15 ans après la dernière exécution en Guinée, le Parlement a voté le 4 juillet 2016 l’adoption d’un nouveau code pénal qui ne prévoit plus la peine de mort.

Le nombre d’États membres de l’Union africaine ayant aboli la peine de mort en droit se porte donc aujourd’hui à 20. Seule une minorité de 15 États dispose encore de la peine capitale sur le continent tandis que 18 pays appliquent un moratoire de fait sur les exécutions. Cette bonne nouvelle intervient quelques semaines après le 6e Congrès mondial contre la peine de mort organisé par ECPM en présence de plusieurs acteurs guinéens dans le but de fédérer les acteurs abolitionnistes à travers les frontières.

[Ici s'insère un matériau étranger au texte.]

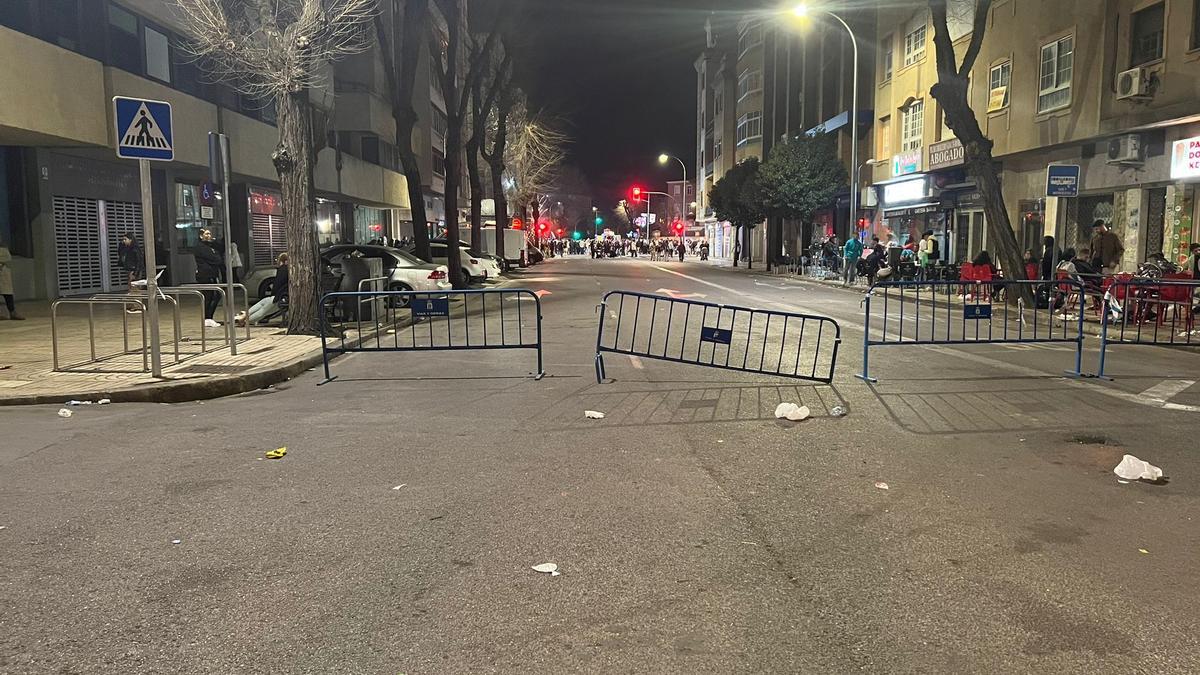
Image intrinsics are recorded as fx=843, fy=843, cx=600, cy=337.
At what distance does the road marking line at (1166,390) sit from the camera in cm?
862

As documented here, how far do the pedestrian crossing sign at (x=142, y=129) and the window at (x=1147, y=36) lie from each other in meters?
19.6

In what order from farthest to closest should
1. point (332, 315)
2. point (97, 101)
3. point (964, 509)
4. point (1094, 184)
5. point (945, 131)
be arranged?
1. point (945, 131)
2. point (1094, 184)
3. point (97, 101)
4. point (332, 315)
5. point (964, 509)

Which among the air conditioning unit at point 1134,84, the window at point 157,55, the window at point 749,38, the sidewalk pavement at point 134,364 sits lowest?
the sidewalk pavement at point 134,364

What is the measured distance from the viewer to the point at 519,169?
5741 centimetres

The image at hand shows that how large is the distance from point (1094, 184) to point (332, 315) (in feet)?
60.9

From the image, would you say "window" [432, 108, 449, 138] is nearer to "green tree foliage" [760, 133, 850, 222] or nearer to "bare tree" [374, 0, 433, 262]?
"green tree foliage" [760, 133, 850, 222]

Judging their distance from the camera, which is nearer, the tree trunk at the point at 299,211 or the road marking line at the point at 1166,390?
the road marking line at the point at 1166,390

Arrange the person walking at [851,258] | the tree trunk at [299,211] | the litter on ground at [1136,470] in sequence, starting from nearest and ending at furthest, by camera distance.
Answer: the litter on ground at [1136,470]
the tree trunk at [299,211]
the person walking at [851,258]

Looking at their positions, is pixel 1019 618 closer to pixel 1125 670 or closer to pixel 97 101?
pixel 1125 670

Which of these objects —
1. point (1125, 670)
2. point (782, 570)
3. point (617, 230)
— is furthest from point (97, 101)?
point (617, 230)

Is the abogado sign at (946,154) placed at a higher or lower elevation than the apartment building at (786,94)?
lower

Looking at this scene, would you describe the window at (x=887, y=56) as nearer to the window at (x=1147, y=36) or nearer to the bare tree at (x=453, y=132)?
the window at (x=1147, y=36)

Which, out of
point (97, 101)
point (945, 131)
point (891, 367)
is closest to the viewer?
point (891, 367)

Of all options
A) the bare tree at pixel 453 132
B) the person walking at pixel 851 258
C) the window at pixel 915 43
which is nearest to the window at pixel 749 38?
the window at pixel 915 43
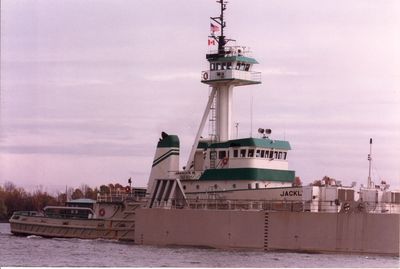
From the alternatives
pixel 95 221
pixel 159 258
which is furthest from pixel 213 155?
pixel 159 258

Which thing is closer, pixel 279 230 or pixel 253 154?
pixel 279 230

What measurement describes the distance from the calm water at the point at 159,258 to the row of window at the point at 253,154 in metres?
5.83

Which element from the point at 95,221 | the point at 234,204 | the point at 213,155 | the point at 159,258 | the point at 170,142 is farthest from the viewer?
the point at 95,221

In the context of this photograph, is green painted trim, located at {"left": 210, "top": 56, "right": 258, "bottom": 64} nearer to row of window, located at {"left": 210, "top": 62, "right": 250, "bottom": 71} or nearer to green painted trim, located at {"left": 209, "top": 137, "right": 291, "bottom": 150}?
row of window, located at {"left": 210, "top": 62, "right": 250, "bottom": 71}

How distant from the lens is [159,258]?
134 feet

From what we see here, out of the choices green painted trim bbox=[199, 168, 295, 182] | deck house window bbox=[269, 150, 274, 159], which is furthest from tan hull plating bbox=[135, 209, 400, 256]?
deck house window bbox=[269, 150, 274, 159]

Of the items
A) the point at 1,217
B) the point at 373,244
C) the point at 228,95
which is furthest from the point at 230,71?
the point at 1,217

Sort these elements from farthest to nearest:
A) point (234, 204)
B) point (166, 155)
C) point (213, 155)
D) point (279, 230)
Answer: point (166, 155) < point (213, 155) < point (234, 204) < point (279, 230)

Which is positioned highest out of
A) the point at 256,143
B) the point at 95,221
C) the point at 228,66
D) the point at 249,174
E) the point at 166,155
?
the point at 228,66

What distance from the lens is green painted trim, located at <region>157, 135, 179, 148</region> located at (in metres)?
51.9

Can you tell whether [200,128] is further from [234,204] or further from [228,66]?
[234,204]

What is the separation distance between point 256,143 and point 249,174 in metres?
1.64

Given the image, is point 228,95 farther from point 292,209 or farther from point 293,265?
point 293,265

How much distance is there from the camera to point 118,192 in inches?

« À l’instar des autres pays de la communauté internationale, la Guinée fait maintenant partie des abolitionnistes. Nous espérons que les autres pays africains nous emboîteront le pas. Aujourd’hui, aucun juge ne peut requérir la peine de mort. Il s’agit pour nous d’une grande avancée démocratique et sociale dans le pays. À l’occasion de la prochaine session des lois, l’année prochaine, nous proposerons une loi abolissant totalement la peine de mort » a déclaré Fodé Maréga, député à l’assemblée nationale de Guinée membre de l’action mondiale des parlementaires (PGA) et partenaire d’ECPM (Ensemble contre la peine de mort).

Contexte général

Si ce nouveau pas vers l’abolition totale de la peine de mort constitue une très bonne nouvelle, le nouveau code pénal soulève de nombreuses inquiétudes concernant le respect des droits de l’homme en Guinée. Plusieurs zones d’ombres subsistent en effet dans ce texte, qui ne prévoit pas de peine pour certaines formes fréquentes de torture, facilite l’interdiction de manifestations et simplifie l’invocation, pour les forces de l’ordre, de la légitime défense.